Pada waktu penghakiman, orang-orang Niniwe akan bangkit bersama angkatan ini dan mereka akan menghukumnya. Sebab orang-orang Niniwe itu bertobat waktu mereka mendengarkan pemberitaan Yunus, dan sesungguhnya yang ada di sini lebih dari pada Yunus!”

Renungan

Seringkali dalam hidup, kita merasa bahwa pertobatan atau iman baru bisa terjadi kalau ada mukjizat besar: doa yang langsung terjawab, kesembuhan instan, atau keberuntungan yang tiba-tiba. Kita menunggu “tanda dari langit” untuk mulai berubah.
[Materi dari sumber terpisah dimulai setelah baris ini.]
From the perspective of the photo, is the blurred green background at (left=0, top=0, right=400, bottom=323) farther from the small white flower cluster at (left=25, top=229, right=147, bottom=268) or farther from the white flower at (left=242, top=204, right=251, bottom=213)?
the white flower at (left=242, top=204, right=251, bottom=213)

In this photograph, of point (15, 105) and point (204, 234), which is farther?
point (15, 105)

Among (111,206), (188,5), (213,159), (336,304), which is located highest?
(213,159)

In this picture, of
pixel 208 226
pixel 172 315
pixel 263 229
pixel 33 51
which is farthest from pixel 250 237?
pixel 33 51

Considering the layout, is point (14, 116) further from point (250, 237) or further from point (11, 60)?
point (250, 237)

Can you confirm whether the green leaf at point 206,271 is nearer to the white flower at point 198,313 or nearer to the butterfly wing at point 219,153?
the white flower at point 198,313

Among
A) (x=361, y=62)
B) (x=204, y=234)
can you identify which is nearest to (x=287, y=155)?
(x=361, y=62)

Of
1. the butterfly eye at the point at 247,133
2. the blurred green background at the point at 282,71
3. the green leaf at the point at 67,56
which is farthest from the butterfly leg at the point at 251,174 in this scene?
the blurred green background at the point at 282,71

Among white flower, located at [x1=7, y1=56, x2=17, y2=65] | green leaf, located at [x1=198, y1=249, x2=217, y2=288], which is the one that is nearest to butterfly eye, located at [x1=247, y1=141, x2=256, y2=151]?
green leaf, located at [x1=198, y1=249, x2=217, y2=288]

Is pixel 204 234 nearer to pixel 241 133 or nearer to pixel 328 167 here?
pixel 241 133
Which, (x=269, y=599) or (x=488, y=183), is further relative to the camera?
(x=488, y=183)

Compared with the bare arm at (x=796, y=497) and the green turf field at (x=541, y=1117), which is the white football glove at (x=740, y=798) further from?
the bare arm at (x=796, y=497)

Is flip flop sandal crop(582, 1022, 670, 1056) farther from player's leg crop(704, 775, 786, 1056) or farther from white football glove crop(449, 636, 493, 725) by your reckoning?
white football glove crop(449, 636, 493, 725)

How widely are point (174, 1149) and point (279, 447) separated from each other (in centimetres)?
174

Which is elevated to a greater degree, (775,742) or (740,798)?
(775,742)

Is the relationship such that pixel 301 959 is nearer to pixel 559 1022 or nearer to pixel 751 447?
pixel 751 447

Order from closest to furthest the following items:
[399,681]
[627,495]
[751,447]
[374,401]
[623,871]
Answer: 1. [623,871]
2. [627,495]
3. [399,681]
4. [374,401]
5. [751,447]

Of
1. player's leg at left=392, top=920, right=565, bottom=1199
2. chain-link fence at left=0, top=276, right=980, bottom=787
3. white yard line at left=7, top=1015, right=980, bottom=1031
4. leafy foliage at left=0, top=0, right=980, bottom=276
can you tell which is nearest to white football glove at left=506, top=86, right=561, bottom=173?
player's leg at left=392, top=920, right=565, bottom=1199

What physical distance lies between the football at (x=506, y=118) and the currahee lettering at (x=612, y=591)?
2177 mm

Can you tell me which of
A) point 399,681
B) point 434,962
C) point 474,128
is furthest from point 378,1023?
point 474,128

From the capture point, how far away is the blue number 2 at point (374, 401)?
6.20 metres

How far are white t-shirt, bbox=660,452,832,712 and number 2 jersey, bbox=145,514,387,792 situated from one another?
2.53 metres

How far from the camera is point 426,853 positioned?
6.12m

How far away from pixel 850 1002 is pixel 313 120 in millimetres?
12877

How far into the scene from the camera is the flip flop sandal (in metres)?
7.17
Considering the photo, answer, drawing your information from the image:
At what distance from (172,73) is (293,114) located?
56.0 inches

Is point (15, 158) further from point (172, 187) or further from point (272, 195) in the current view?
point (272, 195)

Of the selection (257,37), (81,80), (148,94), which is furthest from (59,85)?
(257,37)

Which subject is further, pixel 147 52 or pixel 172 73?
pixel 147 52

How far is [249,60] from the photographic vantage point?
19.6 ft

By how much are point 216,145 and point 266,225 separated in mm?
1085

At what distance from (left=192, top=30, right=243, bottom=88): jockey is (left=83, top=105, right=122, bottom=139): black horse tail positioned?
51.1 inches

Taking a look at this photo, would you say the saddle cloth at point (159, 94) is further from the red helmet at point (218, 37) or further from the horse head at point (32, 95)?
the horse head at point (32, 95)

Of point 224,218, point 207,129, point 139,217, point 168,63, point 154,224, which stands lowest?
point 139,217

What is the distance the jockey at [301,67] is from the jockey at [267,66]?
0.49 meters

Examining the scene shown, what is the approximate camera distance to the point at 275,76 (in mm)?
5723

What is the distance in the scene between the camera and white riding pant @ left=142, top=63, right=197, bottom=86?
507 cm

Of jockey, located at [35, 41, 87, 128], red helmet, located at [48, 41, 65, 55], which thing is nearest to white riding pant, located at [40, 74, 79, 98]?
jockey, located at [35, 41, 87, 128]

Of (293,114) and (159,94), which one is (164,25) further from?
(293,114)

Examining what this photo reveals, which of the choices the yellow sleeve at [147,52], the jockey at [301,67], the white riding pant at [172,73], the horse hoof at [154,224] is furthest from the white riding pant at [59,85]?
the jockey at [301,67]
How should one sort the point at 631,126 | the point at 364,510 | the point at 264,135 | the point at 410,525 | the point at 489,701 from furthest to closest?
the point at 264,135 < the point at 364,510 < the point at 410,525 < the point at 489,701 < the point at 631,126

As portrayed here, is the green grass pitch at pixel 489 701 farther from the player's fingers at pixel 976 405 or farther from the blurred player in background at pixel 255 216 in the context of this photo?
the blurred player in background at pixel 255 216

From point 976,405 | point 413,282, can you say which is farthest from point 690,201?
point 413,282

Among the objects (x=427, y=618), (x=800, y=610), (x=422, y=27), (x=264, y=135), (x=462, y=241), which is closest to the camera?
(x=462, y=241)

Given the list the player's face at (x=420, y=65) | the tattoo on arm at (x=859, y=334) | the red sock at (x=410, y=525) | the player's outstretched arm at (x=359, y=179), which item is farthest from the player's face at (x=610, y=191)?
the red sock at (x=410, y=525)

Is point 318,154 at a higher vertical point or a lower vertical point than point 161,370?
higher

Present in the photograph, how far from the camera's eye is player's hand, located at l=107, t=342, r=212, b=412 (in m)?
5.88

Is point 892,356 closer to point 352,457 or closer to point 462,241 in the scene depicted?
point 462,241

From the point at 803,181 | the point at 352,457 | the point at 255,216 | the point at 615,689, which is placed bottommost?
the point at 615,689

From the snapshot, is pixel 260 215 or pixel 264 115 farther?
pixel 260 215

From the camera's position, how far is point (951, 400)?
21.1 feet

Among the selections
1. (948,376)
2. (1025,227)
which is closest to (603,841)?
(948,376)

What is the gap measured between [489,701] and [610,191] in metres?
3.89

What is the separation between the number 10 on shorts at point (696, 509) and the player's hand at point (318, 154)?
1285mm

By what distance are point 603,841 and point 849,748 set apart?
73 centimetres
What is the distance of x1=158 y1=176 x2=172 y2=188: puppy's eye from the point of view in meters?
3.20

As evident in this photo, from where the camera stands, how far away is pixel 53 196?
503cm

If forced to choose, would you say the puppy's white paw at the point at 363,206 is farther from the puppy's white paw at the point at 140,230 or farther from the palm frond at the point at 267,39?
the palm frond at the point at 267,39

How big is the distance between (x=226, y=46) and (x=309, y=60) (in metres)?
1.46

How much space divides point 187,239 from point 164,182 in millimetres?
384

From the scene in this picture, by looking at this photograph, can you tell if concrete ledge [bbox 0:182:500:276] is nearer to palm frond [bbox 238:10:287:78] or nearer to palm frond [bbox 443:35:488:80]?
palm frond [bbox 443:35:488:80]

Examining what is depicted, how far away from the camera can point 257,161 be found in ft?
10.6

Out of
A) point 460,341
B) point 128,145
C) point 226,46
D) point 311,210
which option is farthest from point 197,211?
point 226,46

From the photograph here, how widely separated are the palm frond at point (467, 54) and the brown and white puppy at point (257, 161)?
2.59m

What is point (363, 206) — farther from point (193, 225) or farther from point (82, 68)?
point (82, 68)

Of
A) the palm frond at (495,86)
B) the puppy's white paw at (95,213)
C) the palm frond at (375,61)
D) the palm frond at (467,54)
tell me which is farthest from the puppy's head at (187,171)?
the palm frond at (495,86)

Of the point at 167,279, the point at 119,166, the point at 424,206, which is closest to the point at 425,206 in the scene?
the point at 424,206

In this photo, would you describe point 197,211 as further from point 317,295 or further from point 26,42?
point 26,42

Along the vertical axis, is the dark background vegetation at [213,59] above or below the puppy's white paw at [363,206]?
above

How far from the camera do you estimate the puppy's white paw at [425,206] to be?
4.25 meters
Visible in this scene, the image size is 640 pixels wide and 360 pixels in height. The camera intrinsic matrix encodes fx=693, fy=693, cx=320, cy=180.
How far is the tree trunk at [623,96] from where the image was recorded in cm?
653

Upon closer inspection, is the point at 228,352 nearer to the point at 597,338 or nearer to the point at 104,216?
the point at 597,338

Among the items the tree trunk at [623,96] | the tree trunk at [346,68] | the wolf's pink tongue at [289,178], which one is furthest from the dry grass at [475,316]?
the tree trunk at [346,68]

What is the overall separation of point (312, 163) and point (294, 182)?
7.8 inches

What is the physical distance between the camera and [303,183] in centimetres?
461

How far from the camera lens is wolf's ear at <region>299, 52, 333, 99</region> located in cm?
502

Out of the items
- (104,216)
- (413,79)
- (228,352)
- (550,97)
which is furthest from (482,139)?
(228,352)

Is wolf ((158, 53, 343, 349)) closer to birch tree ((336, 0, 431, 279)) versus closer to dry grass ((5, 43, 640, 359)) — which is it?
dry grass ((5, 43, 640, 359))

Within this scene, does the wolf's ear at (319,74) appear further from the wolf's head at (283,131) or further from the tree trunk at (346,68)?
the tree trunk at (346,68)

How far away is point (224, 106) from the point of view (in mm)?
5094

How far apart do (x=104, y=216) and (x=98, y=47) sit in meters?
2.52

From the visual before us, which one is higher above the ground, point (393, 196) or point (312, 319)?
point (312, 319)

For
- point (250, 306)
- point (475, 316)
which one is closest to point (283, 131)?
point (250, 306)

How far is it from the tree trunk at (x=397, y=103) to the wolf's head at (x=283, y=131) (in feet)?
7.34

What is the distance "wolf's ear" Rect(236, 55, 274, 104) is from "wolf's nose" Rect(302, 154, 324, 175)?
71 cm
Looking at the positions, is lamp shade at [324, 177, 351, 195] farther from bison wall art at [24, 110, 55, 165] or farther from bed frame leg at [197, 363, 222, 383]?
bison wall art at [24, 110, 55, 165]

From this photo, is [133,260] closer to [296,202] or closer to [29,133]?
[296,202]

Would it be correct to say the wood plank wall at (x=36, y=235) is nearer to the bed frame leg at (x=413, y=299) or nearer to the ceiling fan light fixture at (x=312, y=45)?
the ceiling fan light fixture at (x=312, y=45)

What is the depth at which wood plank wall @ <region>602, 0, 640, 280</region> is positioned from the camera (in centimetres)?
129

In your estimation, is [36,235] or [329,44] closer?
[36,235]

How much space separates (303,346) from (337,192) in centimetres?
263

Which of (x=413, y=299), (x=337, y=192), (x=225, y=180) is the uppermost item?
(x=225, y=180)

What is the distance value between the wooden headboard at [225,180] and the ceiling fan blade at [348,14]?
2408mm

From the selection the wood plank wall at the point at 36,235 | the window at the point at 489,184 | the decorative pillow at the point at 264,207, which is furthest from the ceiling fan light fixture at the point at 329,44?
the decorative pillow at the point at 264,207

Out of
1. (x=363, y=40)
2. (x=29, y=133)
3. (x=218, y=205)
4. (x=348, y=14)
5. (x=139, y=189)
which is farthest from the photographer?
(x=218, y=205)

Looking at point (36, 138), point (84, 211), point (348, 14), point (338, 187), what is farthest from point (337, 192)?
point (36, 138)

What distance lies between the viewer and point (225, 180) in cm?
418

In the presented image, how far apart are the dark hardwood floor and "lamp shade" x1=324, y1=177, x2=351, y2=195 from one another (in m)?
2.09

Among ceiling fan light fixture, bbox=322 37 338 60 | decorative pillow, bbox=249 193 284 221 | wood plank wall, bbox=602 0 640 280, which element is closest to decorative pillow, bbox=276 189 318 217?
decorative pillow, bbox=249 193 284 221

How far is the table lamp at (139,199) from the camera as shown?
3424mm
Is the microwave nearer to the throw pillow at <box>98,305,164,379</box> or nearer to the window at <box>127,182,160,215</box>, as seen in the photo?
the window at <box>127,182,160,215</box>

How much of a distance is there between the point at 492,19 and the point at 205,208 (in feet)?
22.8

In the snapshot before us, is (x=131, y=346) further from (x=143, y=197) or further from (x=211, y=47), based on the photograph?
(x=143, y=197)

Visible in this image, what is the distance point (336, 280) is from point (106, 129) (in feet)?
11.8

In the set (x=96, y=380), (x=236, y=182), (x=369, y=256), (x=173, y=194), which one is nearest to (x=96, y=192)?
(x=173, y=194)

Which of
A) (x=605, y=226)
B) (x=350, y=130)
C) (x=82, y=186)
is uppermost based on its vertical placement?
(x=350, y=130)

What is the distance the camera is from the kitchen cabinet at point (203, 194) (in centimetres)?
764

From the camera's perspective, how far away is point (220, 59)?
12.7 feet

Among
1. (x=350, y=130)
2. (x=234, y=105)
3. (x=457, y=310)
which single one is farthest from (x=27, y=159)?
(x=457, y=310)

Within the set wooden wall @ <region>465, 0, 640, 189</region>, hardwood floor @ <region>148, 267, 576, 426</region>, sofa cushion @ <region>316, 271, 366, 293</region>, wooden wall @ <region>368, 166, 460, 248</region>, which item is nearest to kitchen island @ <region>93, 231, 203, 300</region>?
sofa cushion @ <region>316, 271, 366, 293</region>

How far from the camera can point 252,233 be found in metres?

Namun Hari ini Tuhan mengajak kita untuk belajar dari orang-orang Niniwe. Mereka bertobat bukan karena tanda yang luar biasa ajaib, tetapi karena seruan pertobatan yang diwartakan oleh Nabi Yunus.

Tuhan Yesus menegaskan diri sebagai “Sang Tanda” yang jauh melampaui Nabi Yunus dan hikmat raja Salomo. Ia hadir di tengah-tengah umat untuk membawa jalan keselamatan. Marilah kita mengisi hari-hari masa Pra-paskah ini dengan membangun semangat tobat dan mengupayakan pembaharuan hidup. Pertobatan yang sejati tidak lahir dari rasa kagum pada mukjizat, melainkan dari kerendahan hati untuk mendengarkan dan melakukan Firman-Nya.